The ‘War Guilt’ clause, as it became known, was hugely unpopular in Germany where it was regarded as a national humiliation. Germany had suffered hugely because of the war, with more than 1.7 million soldiers dead. Faw families were unaffected.

It would later fuel the narrative that Germany had been “stabbed in the back” by its ruling class.

About those pips...

Once the blame for the First World War was apportioned, the allied powers wanted to make sure that Germany could never cause another European-wide conflict.

France, whose industry had been wrecked by the fighting, was especially keen to extract as much as possible from the negotiations.

And so, the treaty stripped Germany of 25,000 square miles of territory and seven million citizens, handed its coalfields in the Saar region to France along with the contested Alsace-Lorraine region, and stripped the country of its colonies overseas.

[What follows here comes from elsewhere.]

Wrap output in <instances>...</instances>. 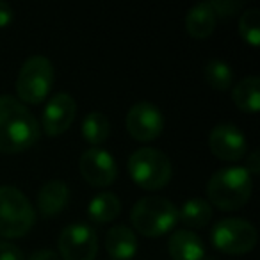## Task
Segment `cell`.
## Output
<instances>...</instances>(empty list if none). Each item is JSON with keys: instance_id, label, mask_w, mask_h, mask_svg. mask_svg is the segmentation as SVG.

Germany’s military was also gutted and its fleet handed over the the UK, only to be scuttled by its own officers at Scapa Flow, Orkney.

Germany was also told that it would have to pay more than 30 billion dollars (£384billion in today’s money) to the allied powers in reparations.

That’s a lot of money...

A huge amount, which had a massive effect on Germany’s ability to recover from the war.

Not only did it lose its industrial base, such vast sums hampered attempts at economic reform in the country and contributed to hyper-inflation in the inter-war years, while political turmoil saw governments unable to deal with the crisis.

So who sorted it out?

By the 1930s Germany was struggling with the shame of being blamed for the war, a failing economy and a power vacuum at the top. Into the breach stepped Adolf Hitler and the Nazi Party.